> [Data supplied]:
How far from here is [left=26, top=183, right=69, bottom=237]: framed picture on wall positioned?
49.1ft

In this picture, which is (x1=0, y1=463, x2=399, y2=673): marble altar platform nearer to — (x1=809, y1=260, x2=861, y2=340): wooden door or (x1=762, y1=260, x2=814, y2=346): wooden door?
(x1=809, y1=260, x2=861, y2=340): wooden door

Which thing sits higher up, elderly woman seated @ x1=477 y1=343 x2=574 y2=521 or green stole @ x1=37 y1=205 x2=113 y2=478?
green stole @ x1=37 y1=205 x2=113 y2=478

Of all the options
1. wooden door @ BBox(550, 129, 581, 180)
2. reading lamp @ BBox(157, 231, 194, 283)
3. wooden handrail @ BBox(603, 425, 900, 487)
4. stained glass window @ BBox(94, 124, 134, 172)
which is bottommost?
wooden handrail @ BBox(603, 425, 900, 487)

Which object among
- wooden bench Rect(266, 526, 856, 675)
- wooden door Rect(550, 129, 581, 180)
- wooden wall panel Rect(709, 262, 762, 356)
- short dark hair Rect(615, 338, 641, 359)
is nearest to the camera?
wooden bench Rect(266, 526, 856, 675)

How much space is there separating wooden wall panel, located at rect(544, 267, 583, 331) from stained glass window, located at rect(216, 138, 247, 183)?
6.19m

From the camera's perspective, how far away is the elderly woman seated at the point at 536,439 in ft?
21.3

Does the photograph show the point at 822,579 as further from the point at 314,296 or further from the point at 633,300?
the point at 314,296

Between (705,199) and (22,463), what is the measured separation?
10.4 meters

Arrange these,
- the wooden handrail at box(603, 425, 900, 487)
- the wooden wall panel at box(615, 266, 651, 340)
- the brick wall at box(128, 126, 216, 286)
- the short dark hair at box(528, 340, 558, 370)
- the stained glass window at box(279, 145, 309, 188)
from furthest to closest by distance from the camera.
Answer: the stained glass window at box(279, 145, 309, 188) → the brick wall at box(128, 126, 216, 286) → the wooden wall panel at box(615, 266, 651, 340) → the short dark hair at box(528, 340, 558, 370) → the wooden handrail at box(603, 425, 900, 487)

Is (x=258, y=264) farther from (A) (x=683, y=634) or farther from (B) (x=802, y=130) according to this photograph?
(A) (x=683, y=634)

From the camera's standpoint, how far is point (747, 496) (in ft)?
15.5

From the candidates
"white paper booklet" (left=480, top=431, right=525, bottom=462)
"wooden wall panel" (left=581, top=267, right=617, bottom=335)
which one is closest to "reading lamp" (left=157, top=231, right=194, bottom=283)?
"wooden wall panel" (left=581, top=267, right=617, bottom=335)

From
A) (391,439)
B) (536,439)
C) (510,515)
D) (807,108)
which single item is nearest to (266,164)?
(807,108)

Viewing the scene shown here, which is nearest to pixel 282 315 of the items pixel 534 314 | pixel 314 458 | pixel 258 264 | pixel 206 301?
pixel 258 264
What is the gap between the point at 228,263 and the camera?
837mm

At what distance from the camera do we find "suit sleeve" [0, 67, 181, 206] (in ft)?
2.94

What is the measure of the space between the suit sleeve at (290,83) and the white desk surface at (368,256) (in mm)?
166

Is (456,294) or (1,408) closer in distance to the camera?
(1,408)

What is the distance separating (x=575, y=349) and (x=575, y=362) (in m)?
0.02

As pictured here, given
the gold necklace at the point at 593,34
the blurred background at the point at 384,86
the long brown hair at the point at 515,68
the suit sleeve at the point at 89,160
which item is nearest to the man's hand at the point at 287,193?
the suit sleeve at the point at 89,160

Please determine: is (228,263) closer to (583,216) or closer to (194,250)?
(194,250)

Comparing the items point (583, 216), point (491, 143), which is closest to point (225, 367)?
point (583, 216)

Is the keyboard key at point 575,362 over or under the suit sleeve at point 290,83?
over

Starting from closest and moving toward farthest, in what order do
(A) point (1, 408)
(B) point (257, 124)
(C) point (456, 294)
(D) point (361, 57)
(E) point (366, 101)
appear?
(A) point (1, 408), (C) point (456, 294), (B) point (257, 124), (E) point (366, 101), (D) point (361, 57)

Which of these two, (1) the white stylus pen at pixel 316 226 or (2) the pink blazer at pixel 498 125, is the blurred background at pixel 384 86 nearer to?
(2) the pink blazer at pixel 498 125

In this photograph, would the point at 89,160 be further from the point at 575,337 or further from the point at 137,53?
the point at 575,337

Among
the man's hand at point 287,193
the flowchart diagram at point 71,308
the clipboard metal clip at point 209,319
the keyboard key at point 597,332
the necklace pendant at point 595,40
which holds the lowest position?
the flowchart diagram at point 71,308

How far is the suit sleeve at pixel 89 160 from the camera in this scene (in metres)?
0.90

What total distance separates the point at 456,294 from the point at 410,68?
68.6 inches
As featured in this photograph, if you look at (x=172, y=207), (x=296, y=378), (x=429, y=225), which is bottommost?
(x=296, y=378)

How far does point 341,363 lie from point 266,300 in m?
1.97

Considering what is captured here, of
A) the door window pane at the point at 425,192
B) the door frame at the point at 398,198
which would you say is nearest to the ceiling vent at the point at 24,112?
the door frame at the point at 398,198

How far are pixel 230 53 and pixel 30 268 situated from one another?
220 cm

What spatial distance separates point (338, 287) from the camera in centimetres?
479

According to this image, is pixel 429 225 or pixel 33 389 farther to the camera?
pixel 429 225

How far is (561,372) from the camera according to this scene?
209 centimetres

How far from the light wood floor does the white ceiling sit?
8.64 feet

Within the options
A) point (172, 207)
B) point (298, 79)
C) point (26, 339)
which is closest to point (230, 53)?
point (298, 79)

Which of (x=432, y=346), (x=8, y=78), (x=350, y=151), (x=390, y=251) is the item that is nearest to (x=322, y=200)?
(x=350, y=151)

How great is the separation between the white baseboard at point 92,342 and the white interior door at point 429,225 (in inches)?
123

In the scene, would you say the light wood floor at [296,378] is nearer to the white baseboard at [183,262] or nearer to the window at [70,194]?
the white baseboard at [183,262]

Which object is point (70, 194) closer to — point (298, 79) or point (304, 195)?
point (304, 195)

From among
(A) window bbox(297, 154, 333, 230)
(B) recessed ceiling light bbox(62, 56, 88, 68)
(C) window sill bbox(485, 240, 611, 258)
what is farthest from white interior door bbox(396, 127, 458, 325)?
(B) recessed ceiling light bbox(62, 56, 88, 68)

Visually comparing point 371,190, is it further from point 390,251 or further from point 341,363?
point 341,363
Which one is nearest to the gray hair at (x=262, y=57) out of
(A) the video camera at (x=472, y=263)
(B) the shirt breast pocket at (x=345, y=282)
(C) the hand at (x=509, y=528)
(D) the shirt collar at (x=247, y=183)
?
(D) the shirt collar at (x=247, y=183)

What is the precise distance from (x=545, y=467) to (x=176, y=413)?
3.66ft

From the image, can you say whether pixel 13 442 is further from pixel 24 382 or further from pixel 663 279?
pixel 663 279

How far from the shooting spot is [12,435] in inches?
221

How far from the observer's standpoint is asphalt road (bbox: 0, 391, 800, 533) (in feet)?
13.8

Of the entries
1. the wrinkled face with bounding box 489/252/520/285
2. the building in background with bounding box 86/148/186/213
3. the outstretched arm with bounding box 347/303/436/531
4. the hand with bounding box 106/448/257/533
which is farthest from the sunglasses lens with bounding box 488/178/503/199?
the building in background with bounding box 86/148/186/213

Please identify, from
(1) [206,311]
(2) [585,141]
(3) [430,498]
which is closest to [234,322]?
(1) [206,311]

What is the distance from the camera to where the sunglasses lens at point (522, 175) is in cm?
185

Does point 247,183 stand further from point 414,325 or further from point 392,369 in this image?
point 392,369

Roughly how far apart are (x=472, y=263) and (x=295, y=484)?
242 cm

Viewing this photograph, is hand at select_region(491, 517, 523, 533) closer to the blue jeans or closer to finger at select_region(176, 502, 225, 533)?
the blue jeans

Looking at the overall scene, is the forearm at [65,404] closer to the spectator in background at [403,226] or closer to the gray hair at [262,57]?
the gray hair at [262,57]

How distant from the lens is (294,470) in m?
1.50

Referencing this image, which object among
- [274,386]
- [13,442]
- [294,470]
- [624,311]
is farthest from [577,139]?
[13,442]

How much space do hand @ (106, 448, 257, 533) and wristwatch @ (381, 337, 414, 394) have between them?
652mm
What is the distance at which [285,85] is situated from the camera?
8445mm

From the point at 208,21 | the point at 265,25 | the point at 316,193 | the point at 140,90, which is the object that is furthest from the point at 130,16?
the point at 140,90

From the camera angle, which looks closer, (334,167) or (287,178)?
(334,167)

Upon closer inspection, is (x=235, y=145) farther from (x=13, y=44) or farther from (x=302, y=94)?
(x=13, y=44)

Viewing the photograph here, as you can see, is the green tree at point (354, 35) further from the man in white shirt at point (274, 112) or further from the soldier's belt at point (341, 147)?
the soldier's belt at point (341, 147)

> [Problem to work on]: Put the data into a numbered list, starting at the first line and ending at the line that contains "10.4 meters", with both of those lines included. Leave out the blank lines.

> [Task answer]:
1. How far from here is [left=26, top=183, right=69, bottom=237]: framed picture on wall positioned?
2. 49.1ft
3. In this picture, which is (x1=0, y1=463, x2=399, y2=673): marble altar platform nearer to — (x1=809, y1=260, x2=861, y2=340): wooden door or (x1=762, y1=260, x2=814, y2=346): wooden door?
4. (x1=809, y1=260, x2=861, y2=340): wooden door
5. Which thing sits higher up, elderly woman seated @ x1=477 y1=343 x2=574 y2=521 or green stole @ x1=37 y1=205 x2=113 y2=478?
6. green stole @ x1=37 y1=205 x2=113 y2=478
7. Of all the options
8. 1. wooden door @ BBox(550, 129, 581, 180)
9. 2. reading lamp @ BBox(157, 231, 194, 283)
10. 3. wooden handrail @ BBox(603, 425, 900, 487)
11. 4. stained glass window @ BBox(94, 124, 134, 172)
12. which is bottommost?
13. wooden handrail @ BBox(603, 425, 900, 487)
14. Which object among
15. - wooden bench Rect(266, 526, 856, 675)
16. - wooden door Rect(550, 129, 581, 180)
17. - wooden wall panel Rect(709, 262, 762, 356)
18. - short dark hair Rect(615, 338, 641, 359)
19. is nearest to the camera?
20. wooden bench Rect(266, 526, 856, 675)
21. How much space is there separating wooden wall panel, located at rect(544, 267, 583, 331) from stained glass window, located at rect(216, 138, 247, 183)?
22. 6.19m
23. From the camera's perspective, how far away is the elderly woman seated at the point at 536,439 in ft?
24. 21.3
25. Does the photograph show the point at 822,579 as further from the point at 314,296 or further from the point at 633,300?
26. the point at 314,296
27. Between (705,199) and (22,463), what is the measured separation?
28. 10.4 meters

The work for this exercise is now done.